- Electronic communications
ICASA is the official regulator of the South African telecommunications, broadcasting, and postal services sectors. In terms of telecommunications, our main responsibilities relate to licensing, consumer protection and telecommunication numbering.
ICASA’s mandate is set out in the Independent Communications Authority of South Africa Act, Act No 13 of 2000 (ICASA Act), and the Electronic Communications Act, Act No 35 of 2005, as amended (the EC Act for the regulation of electronic communications in the public interest). This legislation empowers ICASA to grant licences, monitor licensee compliance with licence terms and conditions, develop regulations, plan and manage the radio frequency spectrum, and protect consumers.
The Authority licenses electronic communications operators and service providers, monitor their performance to ensure that they discharge the obligations as stipulated in their licences and are adhering to the provisions of the Independent Communications Authority of South Africa Act of 2006 (ICASA Amendment Act)
ICASA is mandated to license communications systems and services in the country. In carrying out this function, ICASA is guided by the following regulations in terms of Chapter 3 of the Electronic Communications Amendment Act:
The Authority has prescribed the following:
- Standard Terms and Conditions Regulations for Class Licences, 2010
- Standard Terms and Conditions Regulations for Individual Licences, 2010
- Processes and Procedures Regulations for Class Licences, 2010
- Processes and procedure Regulations for Individual Licences, 2010
A consumer can lodge a complaint against any service provider licensed by ICASA to provide electronic communications services. The following fall under our mandate:
- Quality of service (network coverage, dropped calls, line installation, activation, transfer and suspension, ADSL and mobile-number portability)
- Billing (billing of data, voice services and international roaming services)
Telecommunication numbers are a means of accessing a vast number of communication services.
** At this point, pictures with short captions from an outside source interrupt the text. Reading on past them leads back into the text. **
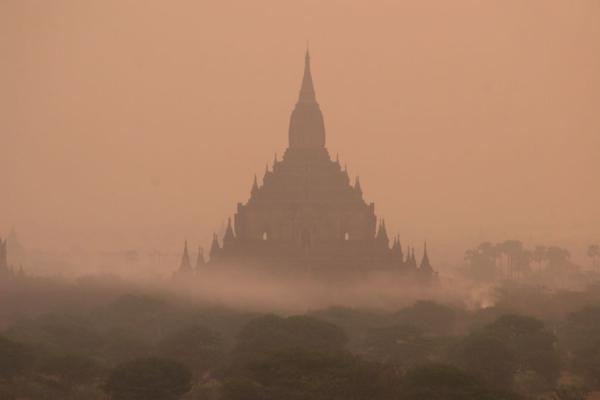 Foto di Temple floating in the early morning fog at BaganMyanmar (Birmania) - Myanmar (Birmania)
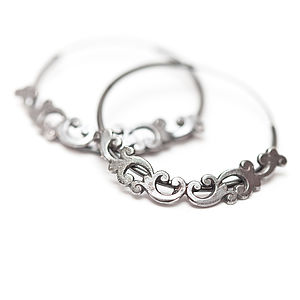 Moving Silver Filigree Hoop Earrings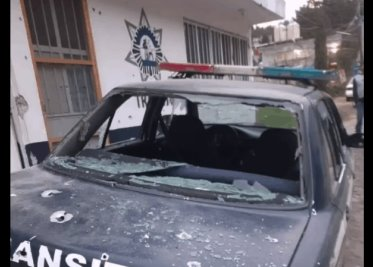 Derrapa pareja de motociclistas en la Coatzacoalcos-Cárdenas, ambos sufren fracturas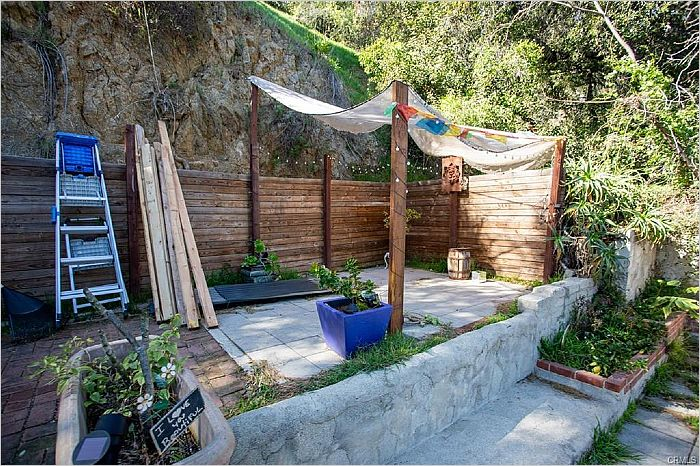 Elfyer - Los Angeles, CA House - For Sale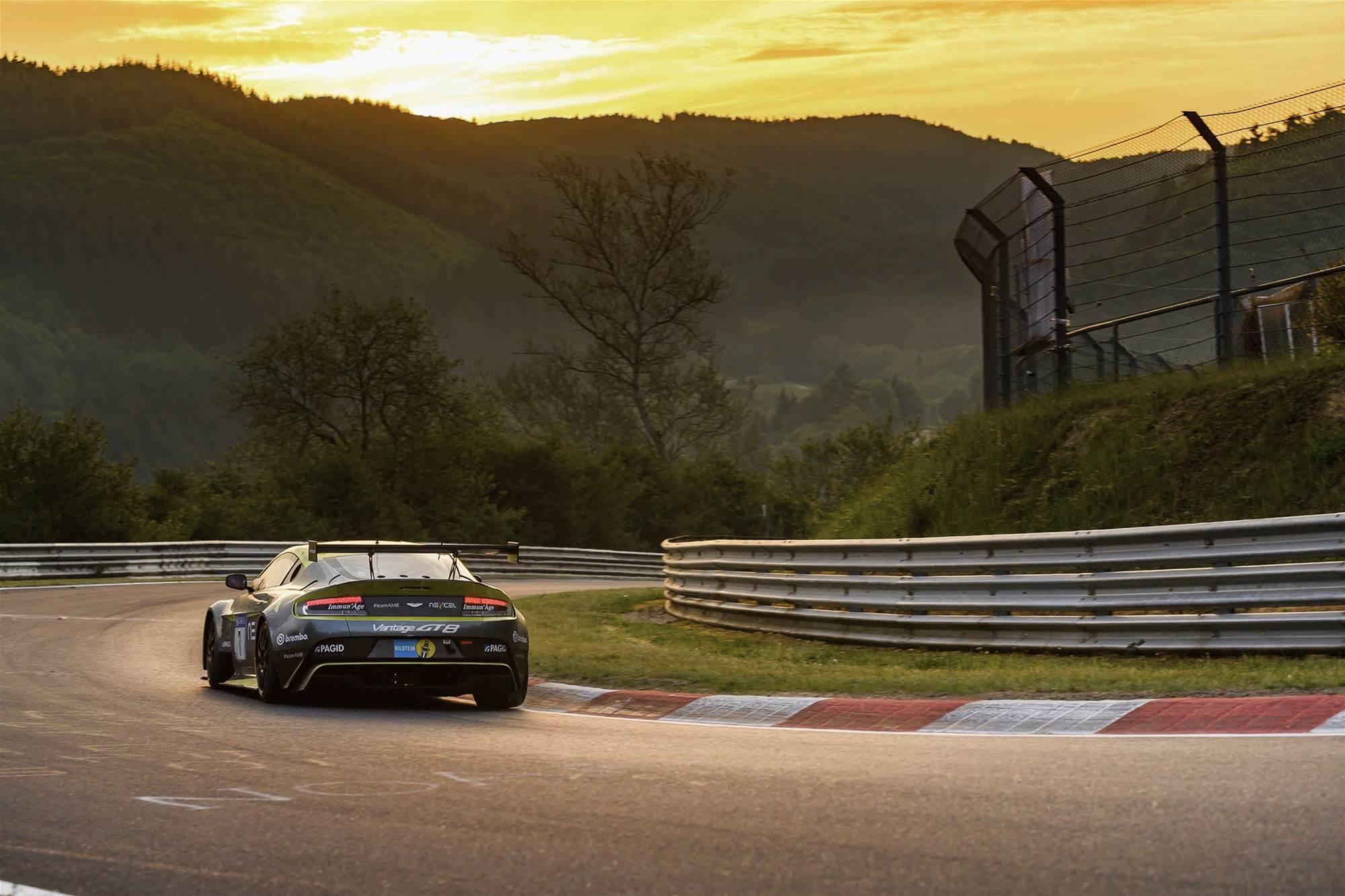 Pic Gallery: Nurburgring 24 Hour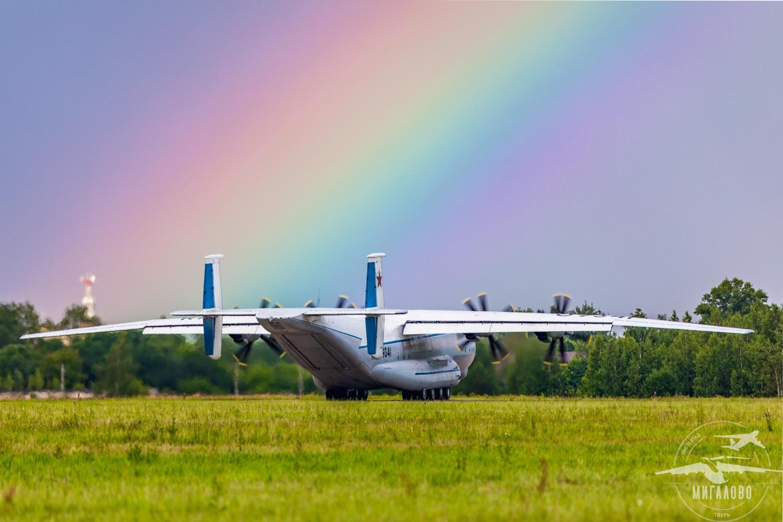 Под Тверью прошли полеты самого большого в мире турбовинтового самолета Ан-22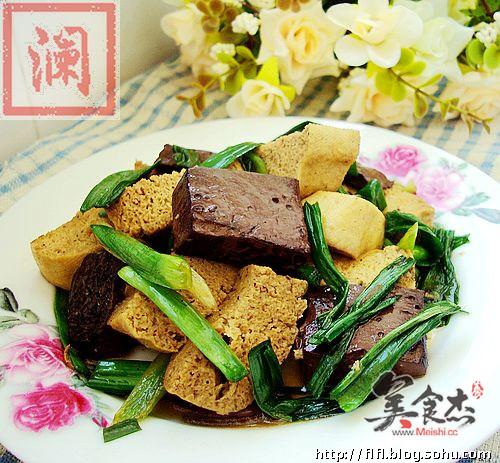 青蒜烧两样豆腐wj.jpg
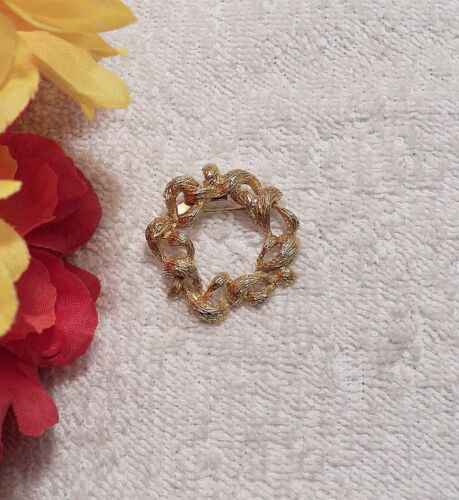 CLASSIC PIN BROOCH ARTISTIC CIRCULAR LEAF DESIGN ROUND WEAVE RING GOLD TON VL-AG
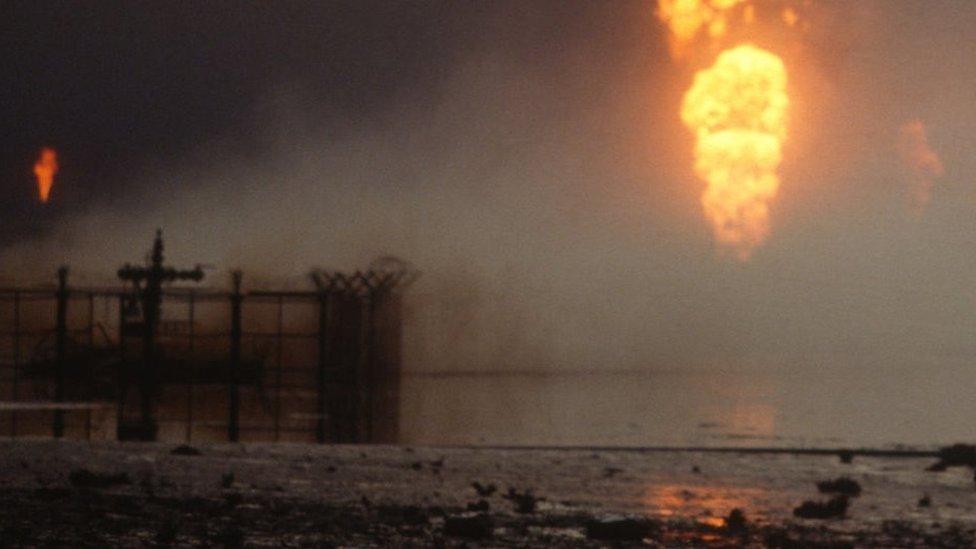 إحراق ابار البترول الكويت 1991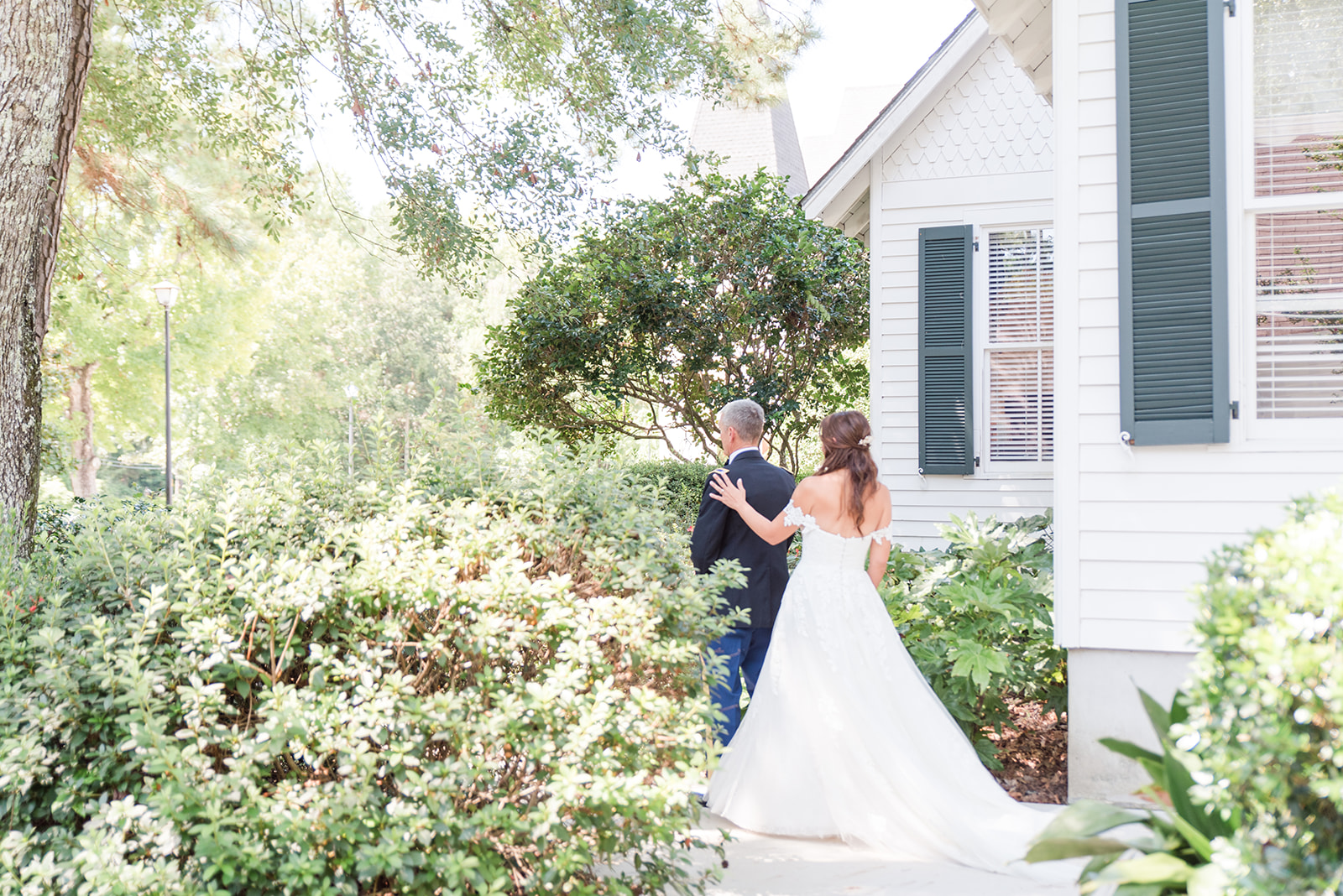 bride approaches dad for first look in Alabama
Numbers carry useful information, for example:
- The type of service one is accessing (mobile, fixed, premium rate, etc.) and in some cases the rates applicable to those services
- Geographic significance (fixed lines), for example, 010 and 011 are the dialling codes for Johannesburg
In South Africa, numbers are 10 digits long, with the exception of machine-related numbers (14 digits) and short codes (anything less than 10 digits).
The Republic of South Africa owns the numbers used to provide communication services to its citizens, and the allocation, assignment and use of numbers are guided by the National Numbering Plan Regulations.
ICASA is mandated to manage this national numbering resource, hence we allocate numbers to individual electronic communications service (IECS) licensees who in turn assign numbers to subscribers for their use.